Would you restate, word for word, only the lines starting at the one with "MS license plate LQC520" and ending with the final line of the entries below? Pictures stay out.

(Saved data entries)
□ □ □

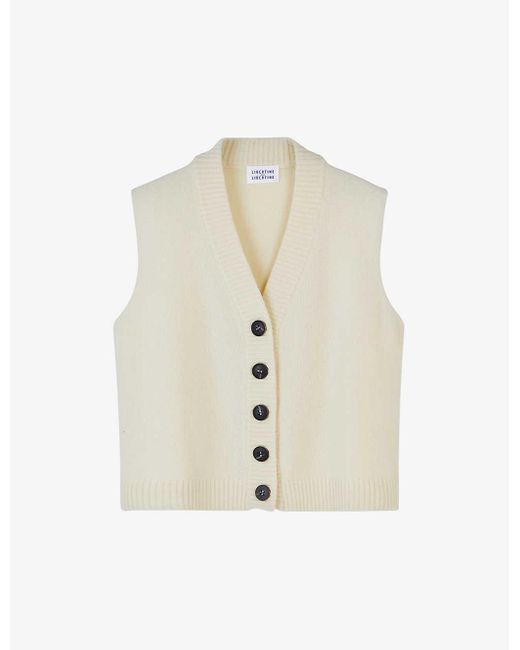 Libertine-Libertine White Rise Sleeveless Wool Vest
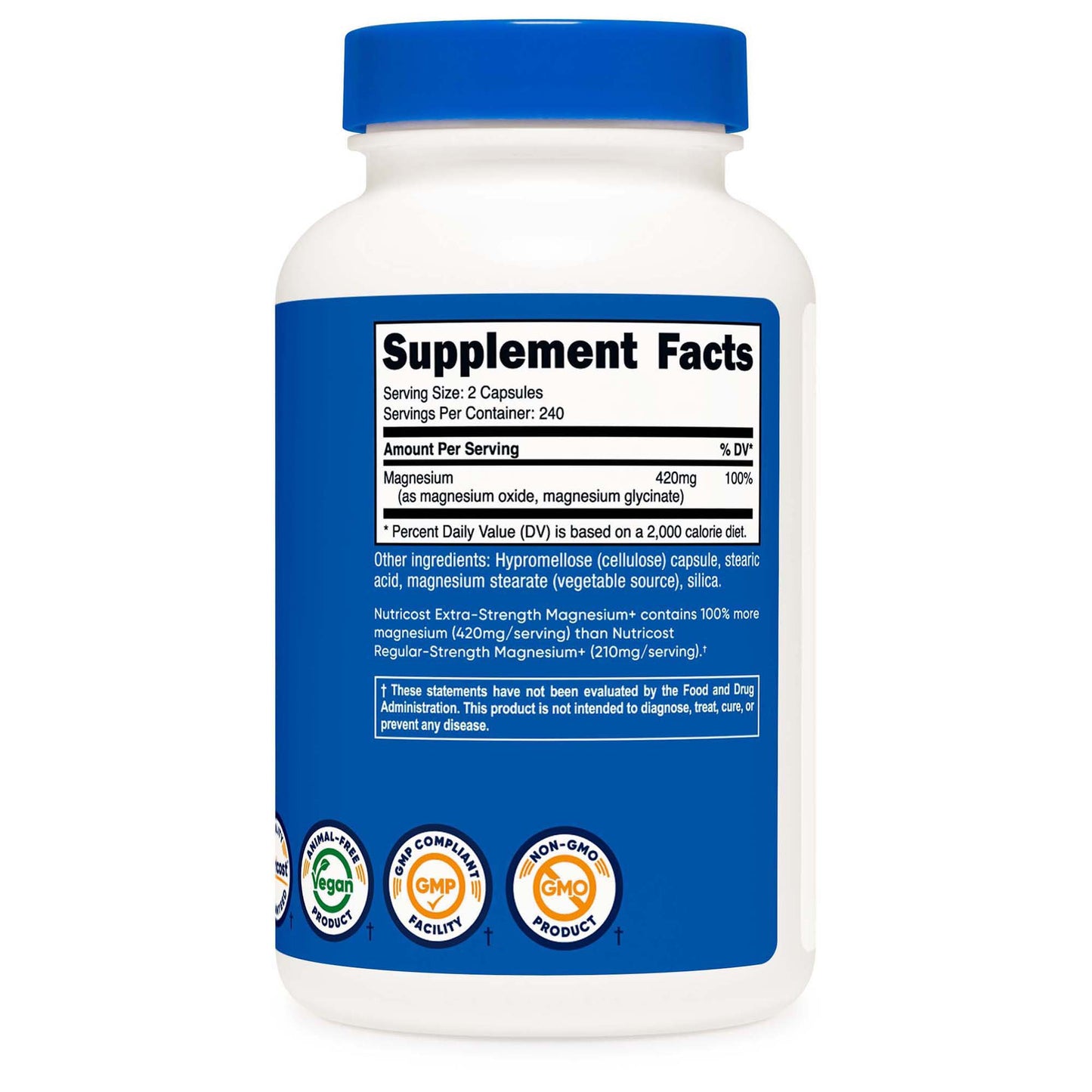nutricost® Dietary Supplement Magnesium + XS 420 mg Strength Capsule 240 Per Bottle (1270258_BT)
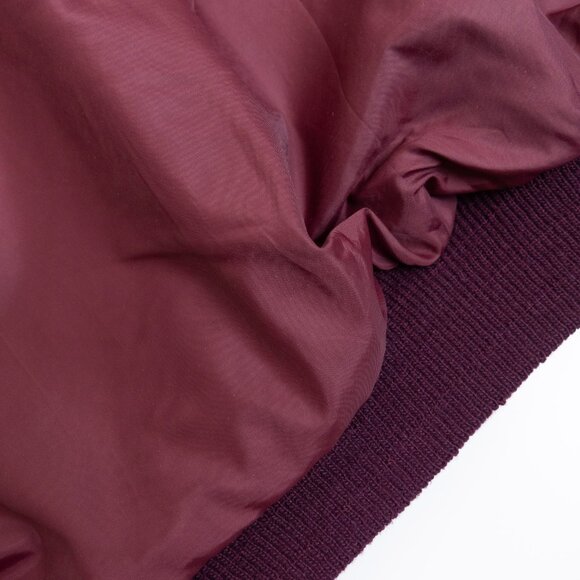 Vintage L.L. Bean Wool Varsity Bomber Jacket Burgundy Unisex Small - Picture 12 of 13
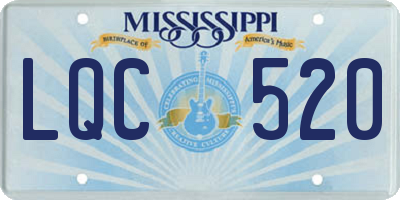 MS license plate LQC520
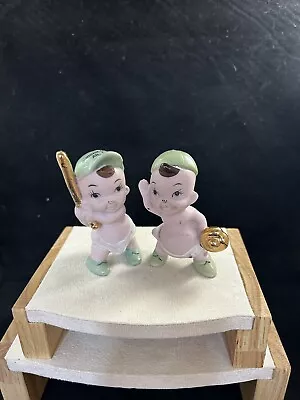 Vintage Salt & Pepper Shakers Of Baby Baseball Players (Victoria Ceramics Japan) • $15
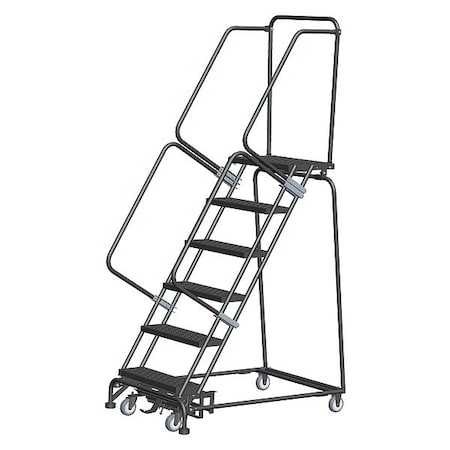 93 in H Steel Rolling Ladder, 6 Steps, 450 lb Load Capacity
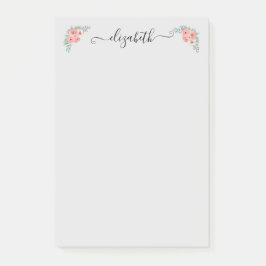Bloco De Notas Personalizado Elegante Rosa Floral Script 
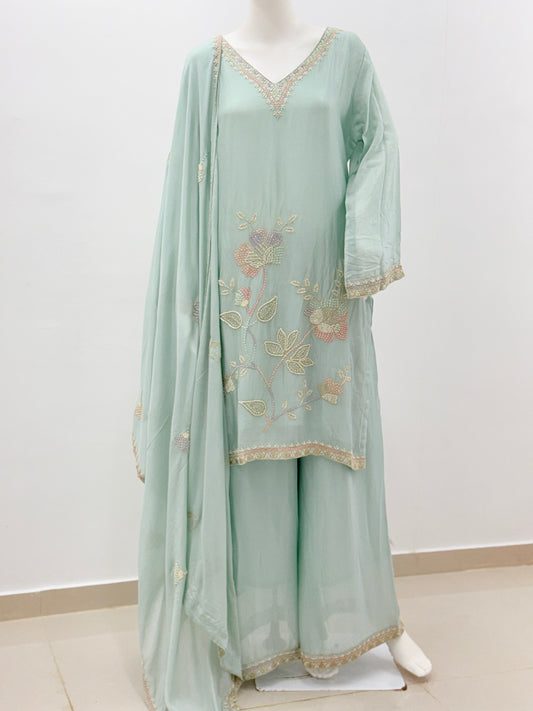 SKY BLUE PURE GEORGETTE READYMADE Q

□ □ □

#### Task result:
 MS license plate LQC520
 Vintage Salt & Pepper Shakers Of Baby Baseball Players (Victoria Ceramics Japan) • $15
 93 in H Steel Rolling Ladder, 6 Steps, 450 lb Load Capacity
Bloco De Notas Personalizado Elegante Rosa Floral Script 
 SKY BLUE PURE GEORGETTE READYMADE Q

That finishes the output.